DOCUMENT TEXT.
■ ■ ■

Wednesday, February 9, 2022

Sarawak Author Golda Mowe Featured in a Documentary

    




Congrats to Golda Mowe on being featured on Past Present Future Episode 5: Writing Natives, which aired 4 August 2021 on TV Sarawak (TVS). 

Having come across my author-to-author interview with Golda, Deborah Christopher, who studied Cinematography at Universiti Malaysia Sarawak (UNIMAS) where I taught for a number of years, asked me if I was in­terested in being interviewed for a documentary featuring Golda Mowe.  Golda, from Sarawak, is the author of the novels Iban Dream, Iban Journey and Iban Women


                                                                        Blue Lotus 15


Deborah is the co-producer for a documentary series named Past, Present, and Future, a project funded by TVS.  Each episode highlights different stories of Sarawak personalities who have incorporated their culture and traditions from the past into their present (and future) careers or projects.

■ ■ ■

REQUIREMENTS.
• a. According to the blog post, on which channel did Past Present Future Episode 5: Writing Natives air?
• b. List every novel by Golda Mowe that the blog post names.
• c. Reproduce the blog post from "Wednesday, February 9, 2022" to "TV Sarawak (TVS).", replacing "Congrats" with "Congratulations".

Scene-based spatial questions
■ ■ ■

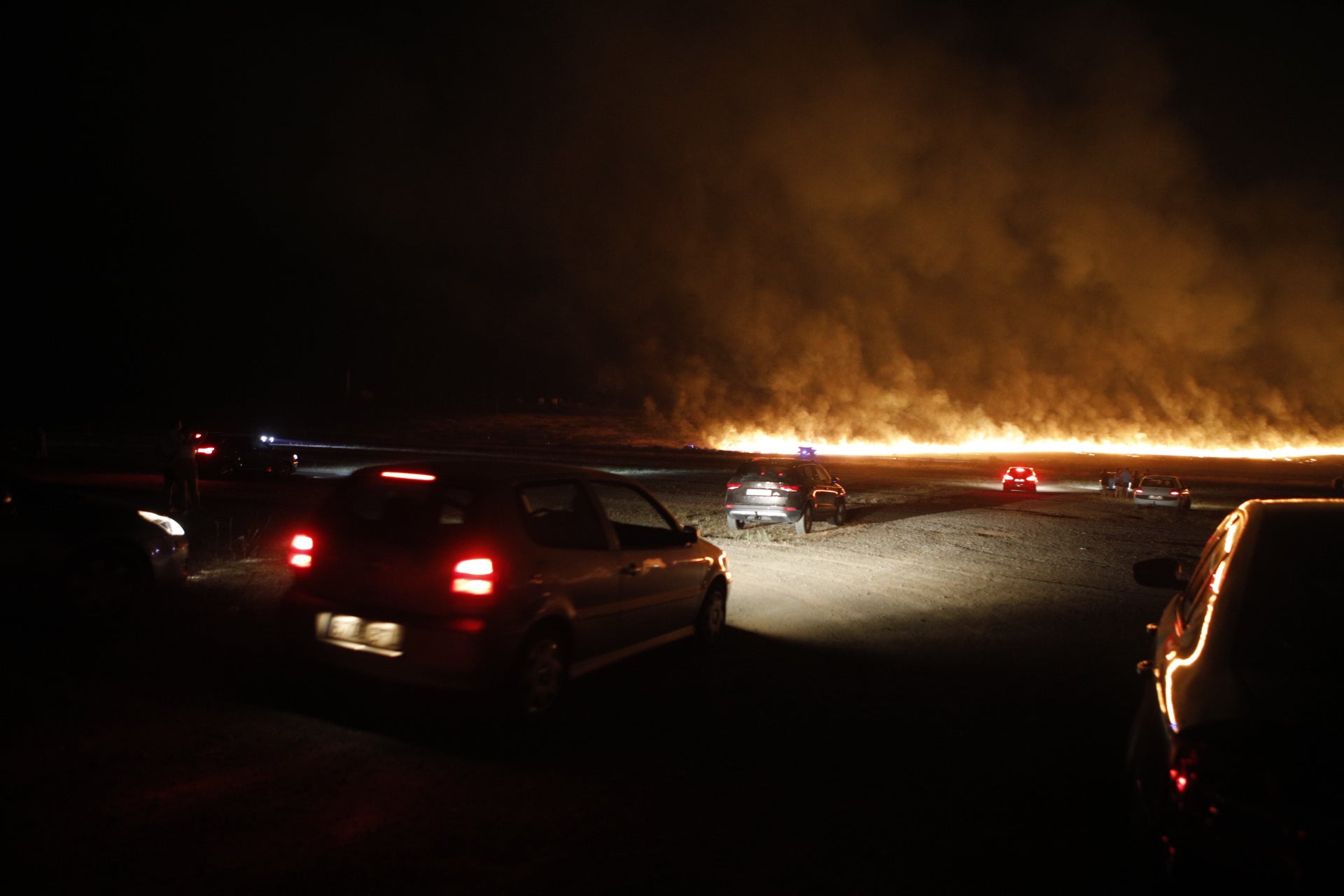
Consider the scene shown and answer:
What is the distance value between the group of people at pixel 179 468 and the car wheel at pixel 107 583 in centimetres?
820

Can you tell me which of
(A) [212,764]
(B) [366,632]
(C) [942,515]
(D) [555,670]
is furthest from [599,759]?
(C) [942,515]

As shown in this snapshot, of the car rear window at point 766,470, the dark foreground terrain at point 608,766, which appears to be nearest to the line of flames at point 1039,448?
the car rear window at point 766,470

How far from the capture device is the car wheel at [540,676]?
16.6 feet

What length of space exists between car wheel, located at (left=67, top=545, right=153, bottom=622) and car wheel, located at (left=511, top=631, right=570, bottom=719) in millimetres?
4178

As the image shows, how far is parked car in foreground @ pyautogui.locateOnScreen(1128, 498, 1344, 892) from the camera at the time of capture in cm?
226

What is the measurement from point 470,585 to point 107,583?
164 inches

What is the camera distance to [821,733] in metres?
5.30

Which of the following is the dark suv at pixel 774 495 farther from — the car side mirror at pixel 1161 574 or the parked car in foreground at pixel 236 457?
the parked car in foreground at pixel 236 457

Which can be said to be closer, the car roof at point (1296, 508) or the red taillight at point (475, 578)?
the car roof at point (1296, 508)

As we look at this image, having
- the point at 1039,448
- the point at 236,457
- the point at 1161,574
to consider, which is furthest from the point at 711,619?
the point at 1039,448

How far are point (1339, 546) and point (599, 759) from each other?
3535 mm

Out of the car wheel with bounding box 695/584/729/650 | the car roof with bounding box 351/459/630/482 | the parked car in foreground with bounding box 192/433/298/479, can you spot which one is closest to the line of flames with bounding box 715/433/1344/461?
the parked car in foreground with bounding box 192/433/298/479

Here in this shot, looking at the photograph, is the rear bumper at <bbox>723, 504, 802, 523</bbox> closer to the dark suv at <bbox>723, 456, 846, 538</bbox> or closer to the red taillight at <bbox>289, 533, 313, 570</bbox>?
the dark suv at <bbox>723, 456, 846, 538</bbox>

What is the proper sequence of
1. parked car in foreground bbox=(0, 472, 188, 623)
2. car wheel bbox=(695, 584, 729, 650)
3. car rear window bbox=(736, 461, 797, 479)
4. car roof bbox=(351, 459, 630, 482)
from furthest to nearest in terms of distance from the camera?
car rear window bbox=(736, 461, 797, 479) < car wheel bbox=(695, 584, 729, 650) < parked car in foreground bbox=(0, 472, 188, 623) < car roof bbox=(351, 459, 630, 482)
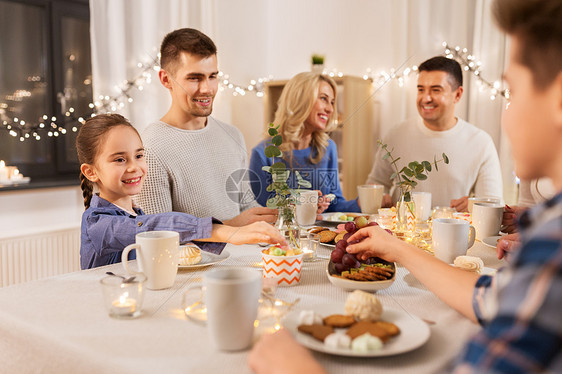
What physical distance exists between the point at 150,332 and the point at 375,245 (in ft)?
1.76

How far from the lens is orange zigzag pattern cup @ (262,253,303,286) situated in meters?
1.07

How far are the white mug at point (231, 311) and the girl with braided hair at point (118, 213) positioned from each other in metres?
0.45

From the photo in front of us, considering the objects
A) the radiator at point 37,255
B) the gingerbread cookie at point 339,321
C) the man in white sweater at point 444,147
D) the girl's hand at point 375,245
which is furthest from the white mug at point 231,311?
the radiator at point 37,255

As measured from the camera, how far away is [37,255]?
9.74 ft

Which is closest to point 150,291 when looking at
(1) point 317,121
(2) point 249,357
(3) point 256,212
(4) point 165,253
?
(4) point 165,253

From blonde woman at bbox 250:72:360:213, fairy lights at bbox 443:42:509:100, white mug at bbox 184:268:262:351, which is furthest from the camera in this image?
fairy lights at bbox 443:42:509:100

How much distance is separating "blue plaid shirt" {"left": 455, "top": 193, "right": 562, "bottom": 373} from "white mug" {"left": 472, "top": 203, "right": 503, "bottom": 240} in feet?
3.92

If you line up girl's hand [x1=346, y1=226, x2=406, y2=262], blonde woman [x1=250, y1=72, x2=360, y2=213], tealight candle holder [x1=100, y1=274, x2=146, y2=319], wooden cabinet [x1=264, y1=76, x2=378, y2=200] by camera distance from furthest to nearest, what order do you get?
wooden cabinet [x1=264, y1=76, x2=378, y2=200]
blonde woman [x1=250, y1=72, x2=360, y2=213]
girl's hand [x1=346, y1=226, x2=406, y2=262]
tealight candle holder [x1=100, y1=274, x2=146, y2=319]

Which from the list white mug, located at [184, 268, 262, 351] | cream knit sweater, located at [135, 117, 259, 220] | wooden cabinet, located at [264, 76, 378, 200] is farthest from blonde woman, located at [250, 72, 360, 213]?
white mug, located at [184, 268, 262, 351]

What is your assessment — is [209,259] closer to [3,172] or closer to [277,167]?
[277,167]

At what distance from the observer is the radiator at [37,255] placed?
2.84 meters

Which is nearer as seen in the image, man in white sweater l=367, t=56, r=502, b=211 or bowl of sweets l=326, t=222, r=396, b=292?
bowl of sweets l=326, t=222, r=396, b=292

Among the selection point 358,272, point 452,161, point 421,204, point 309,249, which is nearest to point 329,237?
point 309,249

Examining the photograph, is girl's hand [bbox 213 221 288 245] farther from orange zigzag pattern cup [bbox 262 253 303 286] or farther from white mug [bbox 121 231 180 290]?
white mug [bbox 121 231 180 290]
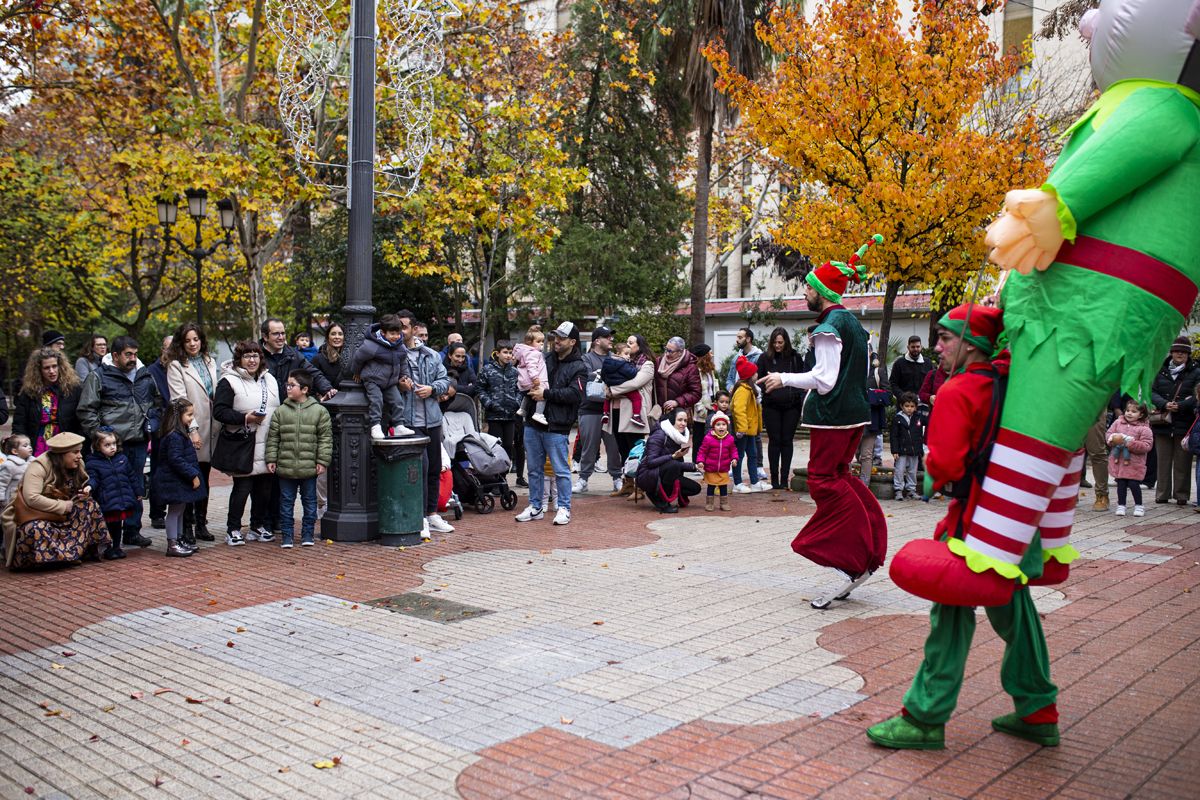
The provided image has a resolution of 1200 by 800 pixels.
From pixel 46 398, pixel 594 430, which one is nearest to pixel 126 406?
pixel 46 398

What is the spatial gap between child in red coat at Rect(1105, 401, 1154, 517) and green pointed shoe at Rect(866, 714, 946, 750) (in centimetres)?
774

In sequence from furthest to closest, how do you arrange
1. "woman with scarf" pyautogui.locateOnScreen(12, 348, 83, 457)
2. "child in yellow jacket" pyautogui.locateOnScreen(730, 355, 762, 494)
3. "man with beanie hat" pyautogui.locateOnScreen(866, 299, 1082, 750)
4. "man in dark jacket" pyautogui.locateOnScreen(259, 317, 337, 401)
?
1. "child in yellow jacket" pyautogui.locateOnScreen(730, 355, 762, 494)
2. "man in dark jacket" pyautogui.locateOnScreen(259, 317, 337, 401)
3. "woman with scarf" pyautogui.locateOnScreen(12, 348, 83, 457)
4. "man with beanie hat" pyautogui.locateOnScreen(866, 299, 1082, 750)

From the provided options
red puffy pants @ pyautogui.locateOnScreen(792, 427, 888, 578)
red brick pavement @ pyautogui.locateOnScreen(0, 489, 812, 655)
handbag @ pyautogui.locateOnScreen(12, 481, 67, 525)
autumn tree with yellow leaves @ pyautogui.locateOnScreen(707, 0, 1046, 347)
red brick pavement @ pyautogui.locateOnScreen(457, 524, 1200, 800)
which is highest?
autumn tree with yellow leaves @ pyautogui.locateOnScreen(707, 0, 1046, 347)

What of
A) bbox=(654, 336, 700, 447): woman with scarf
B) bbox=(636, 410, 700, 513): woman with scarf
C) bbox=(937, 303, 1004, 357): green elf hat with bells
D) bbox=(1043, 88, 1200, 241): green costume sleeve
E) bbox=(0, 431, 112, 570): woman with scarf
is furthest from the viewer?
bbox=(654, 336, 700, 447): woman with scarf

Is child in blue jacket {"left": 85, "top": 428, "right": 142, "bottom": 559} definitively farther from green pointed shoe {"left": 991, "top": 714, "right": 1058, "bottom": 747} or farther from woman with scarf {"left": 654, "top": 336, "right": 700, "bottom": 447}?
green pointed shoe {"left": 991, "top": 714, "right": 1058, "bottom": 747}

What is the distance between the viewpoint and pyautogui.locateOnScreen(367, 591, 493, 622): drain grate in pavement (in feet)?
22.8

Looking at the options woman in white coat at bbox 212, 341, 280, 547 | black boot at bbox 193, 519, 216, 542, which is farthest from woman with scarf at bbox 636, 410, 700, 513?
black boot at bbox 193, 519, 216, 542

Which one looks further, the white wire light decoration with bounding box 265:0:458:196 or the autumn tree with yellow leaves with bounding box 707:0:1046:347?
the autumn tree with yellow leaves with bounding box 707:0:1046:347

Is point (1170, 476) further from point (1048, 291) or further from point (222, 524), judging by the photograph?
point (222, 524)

■ ■ ■

EXERCISE SOLUTIONS.
• a. TV Sarawak (TVS)

• b. Iban Dream, Iban Journey, Iban Women

• c.
Wednesday, February 9, 2022

Sarawak Author Golda Mowe Featured in a Documentary

    




Congratulations to Golda Mowe on being featured on Past Present Future Episode 5: Writing Natives, which aired 4 August 2021 on TV Sarawak (TVS).